- _Problem details_: If a line of the entries below includes the word "color", it counts; state the total and nothing further.

-------- Records provided --------

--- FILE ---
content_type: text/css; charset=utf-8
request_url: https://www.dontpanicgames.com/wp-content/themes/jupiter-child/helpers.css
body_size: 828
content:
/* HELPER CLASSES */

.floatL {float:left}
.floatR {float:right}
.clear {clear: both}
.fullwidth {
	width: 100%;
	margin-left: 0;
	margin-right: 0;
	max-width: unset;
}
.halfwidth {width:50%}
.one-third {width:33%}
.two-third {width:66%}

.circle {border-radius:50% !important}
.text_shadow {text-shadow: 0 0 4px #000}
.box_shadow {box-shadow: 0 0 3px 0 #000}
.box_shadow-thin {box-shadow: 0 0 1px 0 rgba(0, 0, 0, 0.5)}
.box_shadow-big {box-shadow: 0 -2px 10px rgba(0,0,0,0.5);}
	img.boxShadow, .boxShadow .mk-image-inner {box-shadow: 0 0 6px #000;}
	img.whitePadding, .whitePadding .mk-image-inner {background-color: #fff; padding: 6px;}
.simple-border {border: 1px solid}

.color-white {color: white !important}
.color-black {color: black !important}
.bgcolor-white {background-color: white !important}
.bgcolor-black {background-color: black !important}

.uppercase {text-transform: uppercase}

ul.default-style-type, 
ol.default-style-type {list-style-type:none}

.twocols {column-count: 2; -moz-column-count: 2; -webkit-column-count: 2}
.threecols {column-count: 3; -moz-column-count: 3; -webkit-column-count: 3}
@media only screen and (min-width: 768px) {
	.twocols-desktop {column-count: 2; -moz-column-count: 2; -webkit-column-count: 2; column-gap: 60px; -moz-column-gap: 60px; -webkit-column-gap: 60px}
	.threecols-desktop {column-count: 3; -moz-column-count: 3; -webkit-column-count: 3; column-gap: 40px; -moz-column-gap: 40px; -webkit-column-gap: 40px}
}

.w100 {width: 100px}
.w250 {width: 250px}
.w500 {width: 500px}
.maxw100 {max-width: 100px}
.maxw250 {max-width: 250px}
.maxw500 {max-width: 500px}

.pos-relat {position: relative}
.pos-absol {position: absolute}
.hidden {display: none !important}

--------

- _Solution_: 5